Are Hidden Cameras Allowed in Schools?

Are Hidden Cameras Allowed in Schools?

Daytona Everett

Students discovering a hidden camera in mid-March at Saul Martinez Elementary School could soon turn into a legal battle. The Coachella Valley Unified School District said the camera was “mistakenly” placed in that classroom and were intended to be at another school. Now, the Coachella Valley Teacher’s Association claims it will sue if the district doesn’t turn over a full report on its internal investigation.

“It doesn’t matter why it was there, the teacher was not aware of the placement of the camera and that is a misdemeanor according to Ed Code,” Carissa Carrera, CVTA President, said.

According to Education Code 51512, schools are allowed to have hidden cameras in classrooms only with consent of the teacher and the principal of the school. In Saul Martinez Elementary’s hidden camera case, it did, but allegedly with a “different school”.

Carrera said the topic of hidden cameras in classrooms is troublesome on its own.

“The parents in that classroom did not know that there was a camera supposed to have been put in that classroom,” she said. “The teacher’s association did not know that there was a camera that was going to be put into one of our member’s classrooms.”

There are specific privacy laid out for certain settings, according to Robert Gilliland, an attorney at Guralnick and Gilliland.

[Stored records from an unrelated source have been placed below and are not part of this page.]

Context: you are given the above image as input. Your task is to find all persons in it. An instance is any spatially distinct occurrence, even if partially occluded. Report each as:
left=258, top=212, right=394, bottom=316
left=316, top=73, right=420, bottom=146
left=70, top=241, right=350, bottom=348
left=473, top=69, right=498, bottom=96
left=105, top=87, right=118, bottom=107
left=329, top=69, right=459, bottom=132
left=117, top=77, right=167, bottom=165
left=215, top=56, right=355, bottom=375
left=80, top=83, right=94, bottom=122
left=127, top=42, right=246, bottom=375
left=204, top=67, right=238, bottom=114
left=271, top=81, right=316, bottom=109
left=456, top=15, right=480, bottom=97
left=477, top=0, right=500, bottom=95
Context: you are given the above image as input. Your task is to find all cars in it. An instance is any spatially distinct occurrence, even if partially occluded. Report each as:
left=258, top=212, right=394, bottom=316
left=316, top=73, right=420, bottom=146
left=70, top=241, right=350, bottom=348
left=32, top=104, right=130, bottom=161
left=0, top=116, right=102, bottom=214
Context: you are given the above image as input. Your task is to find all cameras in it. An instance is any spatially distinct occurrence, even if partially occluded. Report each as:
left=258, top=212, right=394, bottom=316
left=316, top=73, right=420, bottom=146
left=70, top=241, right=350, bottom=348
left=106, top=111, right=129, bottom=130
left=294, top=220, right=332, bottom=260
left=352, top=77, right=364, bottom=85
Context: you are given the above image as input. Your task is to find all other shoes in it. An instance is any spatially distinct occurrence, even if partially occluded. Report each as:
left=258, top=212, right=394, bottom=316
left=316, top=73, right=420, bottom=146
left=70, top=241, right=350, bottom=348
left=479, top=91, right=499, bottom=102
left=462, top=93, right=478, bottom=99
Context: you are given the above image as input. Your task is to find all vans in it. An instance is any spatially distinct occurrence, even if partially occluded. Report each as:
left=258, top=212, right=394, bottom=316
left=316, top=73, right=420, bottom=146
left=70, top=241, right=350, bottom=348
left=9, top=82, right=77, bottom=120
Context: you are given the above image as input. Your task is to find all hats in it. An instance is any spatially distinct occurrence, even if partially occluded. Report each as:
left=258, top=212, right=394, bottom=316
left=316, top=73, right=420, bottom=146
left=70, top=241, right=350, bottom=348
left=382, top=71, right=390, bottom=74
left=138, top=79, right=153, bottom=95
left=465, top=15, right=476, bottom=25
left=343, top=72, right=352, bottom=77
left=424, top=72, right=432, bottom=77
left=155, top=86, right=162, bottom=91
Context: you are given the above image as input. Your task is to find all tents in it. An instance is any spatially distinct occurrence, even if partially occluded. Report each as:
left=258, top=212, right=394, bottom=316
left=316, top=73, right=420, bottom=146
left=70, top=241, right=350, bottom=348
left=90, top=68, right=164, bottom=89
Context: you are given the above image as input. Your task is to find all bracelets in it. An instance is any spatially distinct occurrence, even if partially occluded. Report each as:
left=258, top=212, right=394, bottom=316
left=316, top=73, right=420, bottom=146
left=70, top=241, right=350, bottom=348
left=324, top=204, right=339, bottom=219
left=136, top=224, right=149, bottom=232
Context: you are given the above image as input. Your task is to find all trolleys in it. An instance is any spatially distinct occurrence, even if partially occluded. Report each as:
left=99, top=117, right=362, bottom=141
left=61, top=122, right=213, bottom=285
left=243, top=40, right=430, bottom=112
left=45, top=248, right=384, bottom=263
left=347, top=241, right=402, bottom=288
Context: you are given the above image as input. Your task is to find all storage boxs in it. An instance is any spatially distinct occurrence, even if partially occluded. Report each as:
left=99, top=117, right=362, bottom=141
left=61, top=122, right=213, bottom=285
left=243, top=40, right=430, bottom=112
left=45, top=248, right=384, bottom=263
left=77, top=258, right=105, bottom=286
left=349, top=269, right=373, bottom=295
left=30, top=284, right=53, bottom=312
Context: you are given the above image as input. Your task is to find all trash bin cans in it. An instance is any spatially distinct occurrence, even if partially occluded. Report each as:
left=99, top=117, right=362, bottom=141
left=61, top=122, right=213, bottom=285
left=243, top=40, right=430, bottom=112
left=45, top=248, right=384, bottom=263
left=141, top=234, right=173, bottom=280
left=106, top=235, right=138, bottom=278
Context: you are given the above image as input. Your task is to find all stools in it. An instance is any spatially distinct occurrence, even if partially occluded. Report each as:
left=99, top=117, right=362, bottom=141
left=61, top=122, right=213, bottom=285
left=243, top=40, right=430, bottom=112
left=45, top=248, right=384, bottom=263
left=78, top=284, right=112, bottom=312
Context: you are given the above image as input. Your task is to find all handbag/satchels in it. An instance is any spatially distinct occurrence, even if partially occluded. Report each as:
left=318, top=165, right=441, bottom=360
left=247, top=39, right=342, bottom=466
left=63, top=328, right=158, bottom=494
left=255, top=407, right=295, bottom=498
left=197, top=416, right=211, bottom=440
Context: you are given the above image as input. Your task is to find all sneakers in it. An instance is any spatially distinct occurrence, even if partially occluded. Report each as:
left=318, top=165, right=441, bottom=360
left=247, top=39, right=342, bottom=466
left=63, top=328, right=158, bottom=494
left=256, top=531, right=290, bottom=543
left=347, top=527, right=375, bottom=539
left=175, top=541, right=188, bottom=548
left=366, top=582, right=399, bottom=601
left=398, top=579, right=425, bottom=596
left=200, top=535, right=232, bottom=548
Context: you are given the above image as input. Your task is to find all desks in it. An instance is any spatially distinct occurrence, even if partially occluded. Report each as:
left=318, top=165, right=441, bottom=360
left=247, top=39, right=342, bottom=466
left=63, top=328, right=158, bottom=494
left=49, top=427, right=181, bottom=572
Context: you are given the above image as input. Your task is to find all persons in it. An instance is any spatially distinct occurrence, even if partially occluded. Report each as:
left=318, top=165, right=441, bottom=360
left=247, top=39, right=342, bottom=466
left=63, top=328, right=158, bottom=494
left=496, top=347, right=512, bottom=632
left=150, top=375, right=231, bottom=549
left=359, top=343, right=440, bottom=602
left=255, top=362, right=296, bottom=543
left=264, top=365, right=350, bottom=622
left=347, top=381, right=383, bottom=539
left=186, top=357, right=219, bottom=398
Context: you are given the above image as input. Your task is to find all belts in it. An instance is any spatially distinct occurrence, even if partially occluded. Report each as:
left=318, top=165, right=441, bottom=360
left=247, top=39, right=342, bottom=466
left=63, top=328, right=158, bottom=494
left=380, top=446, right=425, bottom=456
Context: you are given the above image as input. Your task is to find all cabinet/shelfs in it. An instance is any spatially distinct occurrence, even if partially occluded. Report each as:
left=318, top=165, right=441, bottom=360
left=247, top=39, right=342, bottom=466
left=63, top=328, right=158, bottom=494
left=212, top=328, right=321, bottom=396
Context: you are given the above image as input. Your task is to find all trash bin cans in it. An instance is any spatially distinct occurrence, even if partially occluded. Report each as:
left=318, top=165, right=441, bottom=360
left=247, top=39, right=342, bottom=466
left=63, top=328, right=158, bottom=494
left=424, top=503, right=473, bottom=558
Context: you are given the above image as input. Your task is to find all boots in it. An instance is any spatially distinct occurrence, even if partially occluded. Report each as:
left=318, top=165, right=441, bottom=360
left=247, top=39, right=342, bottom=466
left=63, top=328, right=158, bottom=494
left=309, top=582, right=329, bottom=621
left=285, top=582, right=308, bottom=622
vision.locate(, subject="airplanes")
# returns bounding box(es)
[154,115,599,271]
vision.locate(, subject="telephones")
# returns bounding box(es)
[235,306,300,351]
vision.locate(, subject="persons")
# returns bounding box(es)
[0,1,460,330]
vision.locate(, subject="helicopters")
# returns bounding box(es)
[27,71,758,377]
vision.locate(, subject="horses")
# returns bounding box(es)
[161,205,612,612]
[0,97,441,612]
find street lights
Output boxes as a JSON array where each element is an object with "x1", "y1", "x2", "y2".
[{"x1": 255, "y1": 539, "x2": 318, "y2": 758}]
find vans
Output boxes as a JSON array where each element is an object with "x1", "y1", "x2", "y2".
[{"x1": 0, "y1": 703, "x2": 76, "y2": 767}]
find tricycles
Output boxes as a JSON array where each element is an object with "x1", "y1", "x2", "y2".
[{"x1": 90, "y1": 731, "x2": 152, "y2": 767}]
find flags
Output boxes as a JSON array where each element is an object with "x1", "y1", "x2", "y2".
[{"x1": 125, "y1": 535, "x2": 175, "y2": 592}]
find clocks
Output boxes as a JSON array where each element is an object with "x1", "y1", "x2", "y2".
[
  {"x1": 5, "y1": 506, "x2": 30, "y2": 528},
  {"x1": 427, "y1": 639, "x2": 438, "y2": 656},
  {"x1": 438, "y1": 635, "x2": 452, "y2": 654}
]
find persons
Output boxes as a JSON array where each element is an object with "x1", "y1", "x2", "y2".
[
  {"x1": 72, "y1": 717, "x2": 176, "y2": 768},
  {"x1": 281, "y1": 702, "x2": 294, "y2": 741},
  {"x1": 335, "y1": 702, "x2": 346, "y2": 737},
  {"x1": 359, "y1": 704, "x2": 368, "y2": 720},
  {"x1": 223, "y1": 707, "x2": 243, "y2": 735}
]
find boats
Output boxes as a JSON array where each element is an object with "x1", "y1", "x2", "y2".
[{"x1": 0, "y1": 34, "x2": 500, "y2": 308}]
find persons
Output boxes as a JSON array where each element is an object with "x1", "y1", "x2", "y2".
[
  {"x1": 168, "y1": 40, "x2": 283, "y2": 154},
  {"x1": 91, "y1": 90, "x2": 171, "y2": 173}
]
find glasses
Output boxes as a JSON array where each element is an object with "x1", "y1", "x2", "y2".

“When you’re talking about cameras in classrooms, the first analysis: is there a reasonable expectation of privacy? The answer is generally, no,” he said. “There is not a reasonable expectation of privacy in a public schoolroom setting.”

Gilliland said in the state of California you cannot record a confidential conversation without consent but that conversations in a busy classroom generally are not confidential. However, he said school districts typically have their own rules on what’s allowed and what isn’t allowed when it comes to cameras and privacy.

“The question is, is there a compelling reason to put the cameras in place?” he said. “The other analysis, is there a reasonable expectation of privacy.”

“This has made everyone in our district very uneasy, all employees, not just the teacher’s union members,” Carrea said. “We want to make sure this doesn’t happen again.”.

When NBC Palm Springs reached out to CVUSD about the potential lawsuit and its investigation, the district declined to comment. Carerra said the district’s “lack of transparency” is what will continue to push the teacher’s association forward in its search for answers.